____ Текст для чтения
Так Пушкин гениально отразил пафос свободы личности и ее самоценности, свободного расцвета человеческого творчества, пафос, выросший в процессе борьбы буржуазного общества с феодализмом. Но эта самоценность личности направлена Пушкиным именно против буржуазного индивида, его «самоценности».

Пафос жизни для жизни, свободной игры человека своими силами приводит даже к своеобразной философии «мига», когда человек силой вдохновения становится «богом». Не обязательно силой вдохновения художника; роль искусства может играть и любовь, и вообще всякое некорыстное, подлинно человеческое чувство.

Сила непосредственного человеческого переживания, наслаждения жизнью для жизни, хотя бы даже это был только миг и даже только иллюзия, — такова тема «Египетских ночей», волновавшая Пушкина всю жизнь. Мгновенный и безраздельный взлет страсти, взлет жизни для жизни противостоит практицизму низкой жизни, презренной пользы. И тут великий реалист Пушкин перекликается с реакционным романтиком Тютчевым, который хотел «просиять и погаснуть». Но, в отличие от Тютчева, Пушкин стремится насытить моцартианство всем богатством земной жизни. Однако это богатство земной жизни, как мы видим, как-раз направлено против буржуазного общества, против буржуазной жизни, против односторонности и обедненности буржуазного индивида.

Легко, конечно, разглядеть реакционные тенденции, имеющиеся в моцартианстве Пушкина. Но диалектика истории была такова, что эти тенденции были в то же время и глубоко прогрессивными. Прогрессивными не только по отношению к ограниченности буржуазного индивида, но и по отношению к феодальному индивиду.

Моцарт, конечно, не мог быть героем Бенкендорфов и К-о. С их точки зрения он язычник и вообще ненадежный элемент. Моцарт- Пушкин мог бы написать «Гавриилиаду» (хотя у Пушкина он пишет «Реквием») и вряд ли написал бы «Россиаду» или «Певец в стане русских воинов». В Моцарте пафос прекрасной жизни противостоит политическим и религиозным иллюзиям своего класса, если не в смысле активной борьбы, то, во всяком случае, в смысле отхода от них. Моцарт — это эстетическая критика буржуазного индивида, но она перерастает и в эстетическую критику феодального индивида. Дворянский эпикуреизм у Пушкина, усвоив буржуазную идею свободы личности, повертывает ее против односторонности буржуазного специализированного и завистливого человека и переходит за собственные пределы, выступает против односторонности и феодального человека.
________
____ Исходные данные
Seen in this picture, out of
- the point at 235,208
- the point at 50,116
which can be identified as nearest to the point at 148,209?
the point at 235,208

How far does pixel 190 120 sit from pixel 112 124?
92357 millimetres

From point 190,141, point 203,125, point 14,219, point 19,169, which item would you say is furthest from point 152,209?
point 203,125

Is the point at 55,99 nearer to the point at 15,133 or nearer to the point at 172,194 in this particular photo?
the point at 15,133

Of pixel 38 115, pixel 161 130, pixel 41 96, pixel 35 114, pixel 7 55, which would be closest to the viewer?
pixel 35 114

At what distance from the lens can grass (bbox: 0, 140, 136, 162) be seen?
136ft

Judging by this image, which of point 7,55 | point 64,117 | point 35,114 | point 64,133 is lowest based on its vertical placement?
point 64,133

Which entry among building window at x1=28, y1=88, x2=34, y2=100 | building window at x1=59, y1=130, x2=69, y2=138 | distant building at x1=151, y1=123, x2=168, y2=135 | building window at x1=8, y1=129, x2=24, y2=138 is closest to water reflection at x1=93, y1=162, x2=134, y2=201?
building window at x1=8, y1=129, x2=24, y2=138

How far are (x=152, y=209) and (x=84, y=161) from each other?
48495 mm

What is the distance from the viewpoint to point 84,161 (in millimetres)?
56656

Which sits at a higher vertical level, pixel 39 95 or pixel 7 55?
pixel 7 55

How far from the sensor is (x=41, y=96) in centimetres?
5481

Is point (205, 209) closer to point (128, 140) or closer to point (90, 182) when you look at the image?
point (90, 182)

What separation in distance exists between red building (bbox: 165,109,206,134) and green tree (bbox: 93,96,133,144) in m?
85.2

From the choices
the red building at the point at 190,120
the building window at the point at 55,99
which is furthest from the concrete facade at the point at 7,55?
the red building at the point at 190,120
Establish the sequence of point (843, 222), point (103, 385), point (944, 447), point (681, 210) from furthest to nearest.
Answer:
________
Задание: С каким поэтом, согласно тексту о моцартианстве Пушкина, перекликается Пушкин в теме «Египетских ночей»?

Ответ на задание: С Тютчевым, который хотел «просиять и погаснуть».